A coluna de hoje é um gancho do Daily Prompt da segunda-feira, quando eu escrevi uma carta para eu ler em 2088, já que ao longo do tempo ela estará perdida e misturada entre mais de 1 milhão de textos que certamente eu vá escrever se eu chegar aos 100 anos. Disse bem: se eu, o editor, chegar aos 100 anos, logo, essa carta é uma cápsula do tempo para daqui a 66 anos, que irá chegar até o Josivandro Avelar de 2088 – ou seus herdeiros.
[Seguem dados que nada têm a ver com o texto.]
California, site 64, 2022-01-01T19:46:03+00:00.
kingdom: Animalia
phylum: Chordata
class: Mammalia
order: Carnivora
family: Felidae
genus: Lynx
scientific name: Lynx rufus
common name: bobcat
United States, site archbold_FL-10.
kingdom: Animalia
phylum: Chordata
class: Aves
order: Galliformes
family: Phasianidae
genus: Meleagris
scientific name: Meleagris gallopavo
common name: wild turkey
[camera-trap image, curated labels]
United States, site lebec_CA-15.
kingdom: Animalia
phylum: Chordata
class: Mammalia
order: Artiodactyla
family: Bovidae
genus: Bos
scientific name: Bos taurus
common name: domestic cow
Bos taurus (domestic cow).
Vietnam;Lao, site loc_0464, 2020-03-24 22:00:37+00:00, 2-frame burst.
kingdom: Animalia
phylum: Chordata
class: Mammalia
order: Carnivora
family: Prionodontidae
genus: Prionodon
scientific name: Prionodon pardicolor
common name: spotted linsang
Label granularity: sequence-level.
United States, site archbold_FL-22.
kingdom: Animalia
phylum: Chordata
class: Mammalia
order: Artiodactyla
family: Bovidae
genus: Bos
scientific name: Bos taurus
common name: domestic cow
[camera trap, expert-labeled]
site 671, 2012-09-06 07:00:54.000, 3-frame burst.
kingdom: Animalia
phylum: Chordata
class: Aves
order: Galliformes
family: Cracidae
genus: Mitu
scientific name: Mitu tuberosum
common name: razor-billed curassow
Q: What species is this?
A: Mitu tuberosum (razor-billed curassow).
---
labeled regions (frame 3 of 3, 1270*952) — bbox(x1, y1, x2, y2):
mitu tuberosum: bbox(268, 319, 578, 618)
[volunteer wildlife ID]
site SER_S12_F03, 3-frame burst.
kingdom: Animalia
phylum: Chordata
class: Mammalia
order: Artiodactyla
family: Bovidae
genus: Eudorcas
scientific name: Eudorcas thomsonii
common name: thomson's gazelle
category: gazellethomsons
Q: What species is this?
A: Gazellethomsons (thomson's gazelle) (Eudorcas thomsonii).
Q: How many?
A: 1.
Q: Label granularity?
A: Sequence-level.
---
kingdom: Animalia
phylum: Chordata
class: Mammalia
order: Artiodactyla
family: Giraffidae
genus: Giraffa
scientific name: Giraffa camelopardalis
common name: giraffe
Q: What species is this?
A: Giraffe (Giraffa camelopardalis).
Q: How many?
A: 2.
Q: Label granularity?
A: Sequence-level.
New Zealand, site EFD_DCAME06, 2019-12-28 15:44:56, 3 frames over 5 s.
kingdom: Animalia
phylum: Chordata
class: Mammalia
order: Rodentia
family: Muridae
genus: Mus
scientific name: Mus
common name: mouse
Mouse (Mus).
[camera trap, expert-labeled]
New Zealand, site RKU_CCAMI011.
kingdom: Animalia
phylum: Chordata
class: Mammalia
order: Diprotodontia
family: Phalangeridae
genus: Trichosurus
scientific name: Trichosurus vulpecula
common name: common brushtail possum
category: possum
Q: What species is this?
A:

É tempo suficiente para muita coisa ter mudado ao meu redor, embora acredite que as coisas por aqui tenham mudado pouco ou quase nada, e quando muito quase pouco, nos meus 34 anos. Esse ano eu completo 35 e eu estou aqui, pensando no meu futuro, mas pelo menos eu tento garantir a minha aposentadoria. E como? Trabalhando e contando história. Eu escolhi essa vida, não me culpem por isso.
E daí eu queria chamar atenção para esse trecho aqui da carta do Daily Prompt:
E o quanto você contribuiu para essa história acontecer? Você mudou de cidade? Onde você mora agora? Se não se mudou, a cidade onde você nasceu mudou de nome? Você contribuiu para protegê-la dos maus? O nome dos seus pais ou seus irmãos batizam algum logradouro da cidade? Ela evoluiu, não pode estar parada no tempo como está hoje. A geração que queria vê-la assim, provinciana e ultrapassada, já deve ter ido embora. Ou quem sabe, aprendeu com você, que ensinou bastante nesse tempo todo.
A carta para 2088 destaca pontos pessoais, mas esse aqui é um ponto que eu queria tocar: o redor. Se eu fui bem-sucedido em 2088, me mudei de João Pessoa? E onde eu moro agora? Será que eu saí do meu lugar e conquistei o sonho de ter uma estrutura mais ampla e autônoma? A cidade ainda tem estrutura para o meu trabalho? Uma das coisas que eu mais queria, mas eu queria trazer esse sentido amplo de pertencimento.
E se eu fiquei em João Pessoa, a cidade mudou de nome? Ela a tem desde 1930, e há quem proponha mudar por conta do contexto da época em que a figura do ex-presidente (governador) do estado que dá nome a cidade seria uma figura controversa da história e que tal homenagem não se justificaria. Como seria em 2088? Até lá o nome já terá passado de 100 anos. E quem liga para o que significa? Está nos nossos documentos.
Se eu contribuí para protegê-la dos maus: pessoas que querem usar a cidade como plataforma para fazer tudo aquilo que é maléfico para ela com a desculpa de que estão fazendo o melhor para ela. Isso existe hoje e não importam os nomes, cargos, elas existem, estão por aí e se disfarçam de pessoas boas e carismáticas. Repelir essas pessoas, sejam elas quem forem, é como uma injeção de ânimo, principalmente de uma parte considerada esquecida de João Pessoa, mesmo próxima do Centro.
A cidade tem nomes de pessoas, datas, histórias que quase ninguém conhece nas ruas. Talvez eu achei que a minha família um dia tivesse algo assim. Eu falei pais e irmãos, mas queria lembrar da minha tia. Ela morou em uns 20 endereços do vizinho bairro do Cristo Redentor, montou o seu salão de cabeleireira em todos eles e eu a visitava – e cortava o cabelo – em praticamente todos eles. Muita gente a conhecia. Foi uma perda que não fomos só nós, família, que sentimos. E mesmo eu sendo sobrinho, queria eternizar ela em algum logradouro do bairro.
E sem saber para onde eu fui parar, me pergunto se a cidade evoluiu. Porque ela não pode estar parada no tempo desde já. A geração que a queria ver provinciana e ultrapassada já deve ter ido embora e não se enraizou nos jovens que serão os idosos de quando eu chegar aos 100 anos. Ou quem sabe, aprendeu comigo a lutar por soluções em vez de só apontar os problemas, porque reclamar é fácil, apontar soluções gasta neurônios.
De alguma forma, essa mensagem vai chegar em 2088. Ou eu lerei esta história, ou eu serei nome de rua. O futuro se encarrega de contar a história do que vai acontecer daqui a 66 anos.